Autonomiczna republika Federacji Rosyjskiej postanowiła uatrakcyjnić służbę w wojsku i dostarczyć rodzinom zmobilizowanych produkty pierwszej potrzeby – pisze portal the Insider.
Rodzina każdego zmobilizowanego Tuwańczyka otrzyma po baranie, węgiel, 50 kg mąki i dwa worki ziemniaków, oraz “w razie potrzeby” kapustę. Decyzje o tym podjął szef republiki Władisław Chowalyg. Jego służby prasowe informują tymczasem, że rozdano już 91 zwierząt. Ponadto możliwa jest otrzymanie rekompensata pieniężnej wysokości 5 tys. rubli (ok. 430 zł)na dziecko. Trzeba tylko złożyć wniosek do Ośrodków Ochrony Socjalnej.
29 sierpnia poinformowano, że Tuwa zrealizowała już plan poboru w ramach częściowej mobilizacji. 27 września szef republiki potwierdził informację, że na front wysłano 700 rekrutów. Wczoraj w stolicy republiki Kyzyle odbył się protest przeciwko mobilizacji, podczas którego milicja zatrzymywała uczestniczące w nim kobiety.
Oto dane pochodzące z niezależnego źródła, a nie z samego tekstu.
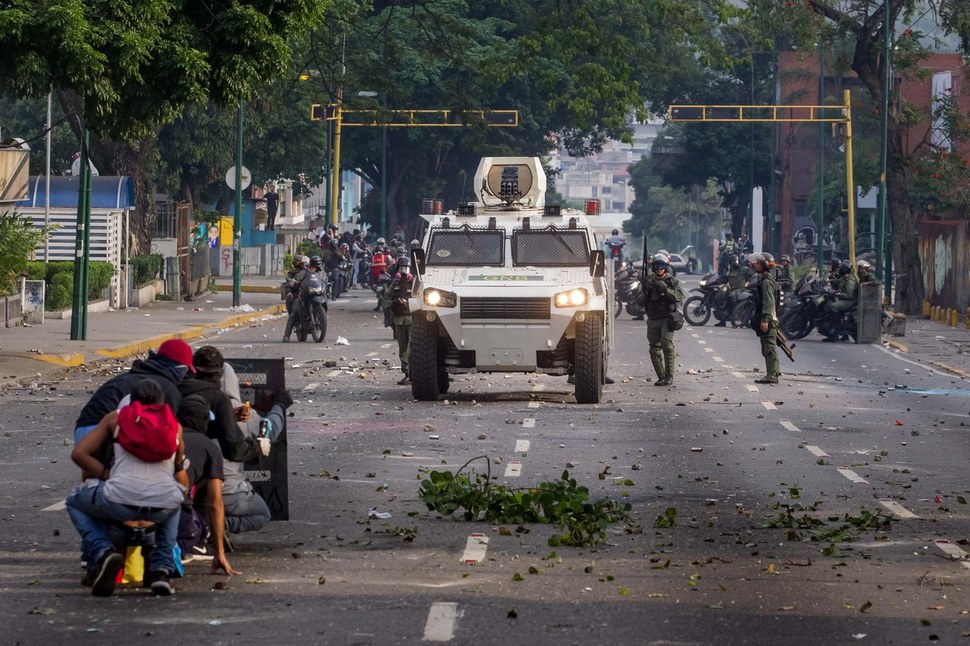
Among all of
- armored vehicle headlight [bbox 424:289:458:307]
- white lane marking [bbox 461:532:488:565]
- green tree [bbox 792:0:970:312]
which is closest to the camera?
white lane marking [bbox 461:532:488:565]

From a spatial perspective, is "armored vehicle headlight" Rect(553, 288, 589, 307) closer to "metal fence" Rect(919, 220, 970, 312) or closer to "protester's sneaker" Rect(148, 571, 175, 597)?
"protester's sneaker" Rect(148, 571, 175, 597)

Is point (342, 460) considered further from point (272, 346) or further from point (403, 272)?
point (272, 346)

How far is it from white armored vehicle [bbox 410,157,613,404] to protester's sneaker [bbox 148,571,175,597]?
11.4 meters

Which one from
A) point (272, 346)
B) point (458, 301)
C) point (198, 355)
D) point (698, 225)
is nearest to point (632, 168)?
point (698, 225)

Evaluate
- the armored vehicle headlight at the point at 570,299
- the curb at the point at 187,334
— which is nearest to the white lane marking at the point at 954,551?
the armored vehicle headlight at the point at 570,299

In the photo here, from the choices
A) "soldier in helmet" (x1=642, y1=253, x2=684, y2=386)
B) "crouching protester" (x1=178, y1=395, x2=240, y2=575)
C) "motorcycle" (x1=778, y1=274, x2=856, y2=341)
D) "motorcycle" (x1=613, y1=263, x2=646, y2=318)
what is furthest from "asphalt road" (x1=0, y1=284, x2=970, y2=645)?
"motorcycle" (x1=613, y1=263, x2=646, y2=318)

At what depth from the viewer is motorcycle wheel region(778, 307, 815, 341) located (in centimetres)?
3669

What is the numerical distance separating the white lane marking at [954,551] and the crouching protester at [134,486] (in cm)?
451

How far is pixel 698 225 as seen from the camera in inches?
5940

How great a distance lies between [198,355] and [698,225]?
14301cm

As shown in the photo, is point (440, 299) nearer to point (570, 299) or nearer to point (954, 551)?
point (570, 299)

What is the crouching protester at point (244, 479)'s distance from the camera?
9.67 metres

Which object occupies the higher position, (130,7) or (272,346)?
(130,7)

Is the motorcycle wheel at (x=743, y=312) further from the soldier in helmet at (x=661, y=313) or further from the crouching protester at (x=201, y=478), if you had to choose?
the crouching protester at (x=201, y=478)
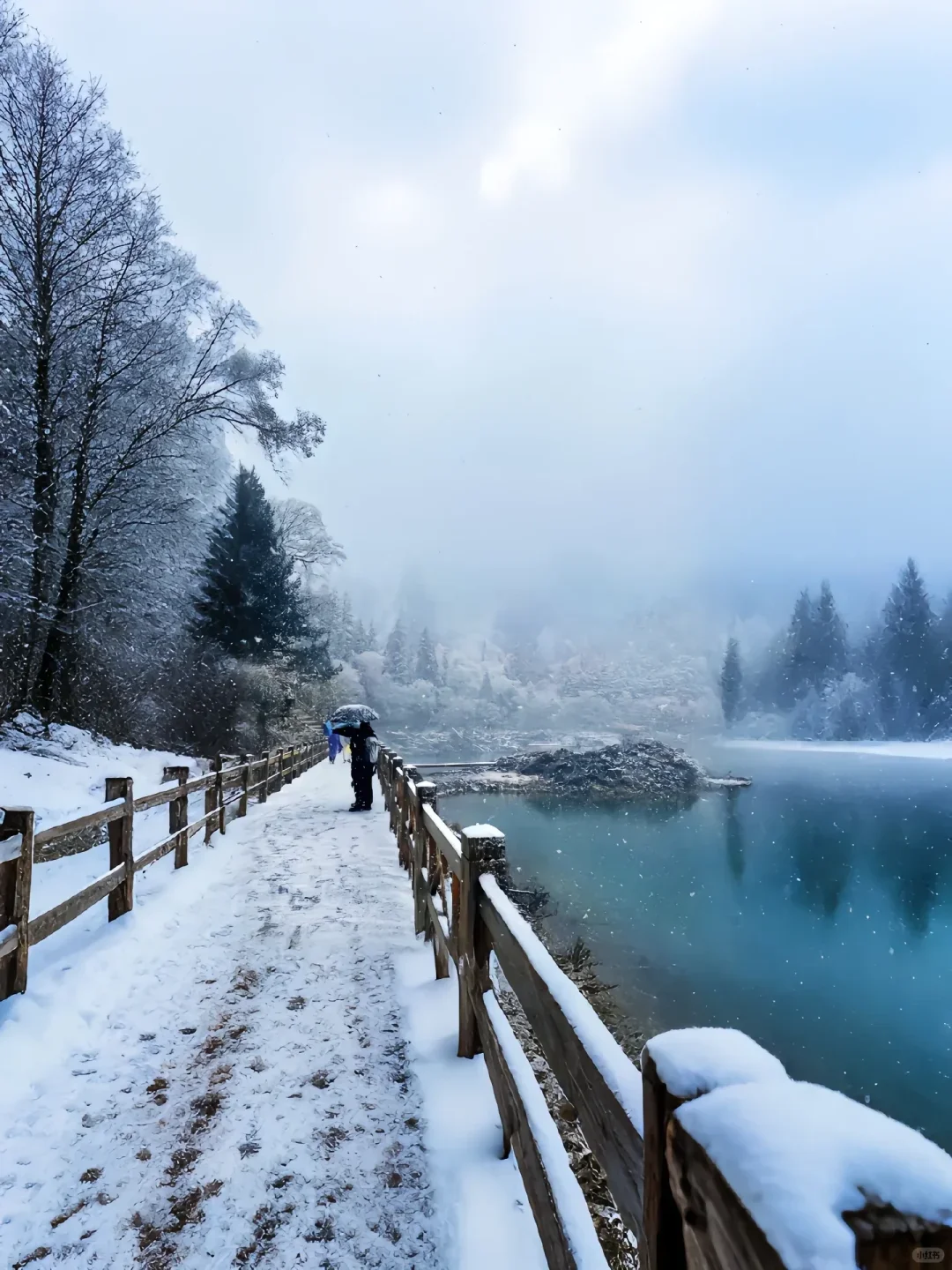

Tuwa jest najbiedniejszym regionem Rosyjskiej Federacji, według The Insider jedna trzecia populacji żyje poniżej granicy ubóstwa. Republika znajdująca się na w południowej Syberii na granicy z Mongolią zamieszkiwana przez 330 tys. osób, wyznających głównie buddyzm. Rosjanie stanowią niewiele ponad 16 proc. ludności. Z Tuwy pochodzi rosyjski minister obrony Siergiej Szojgu. Jest ona też ulubionym miejscem wypoczynku rosyjskiego prezydenta.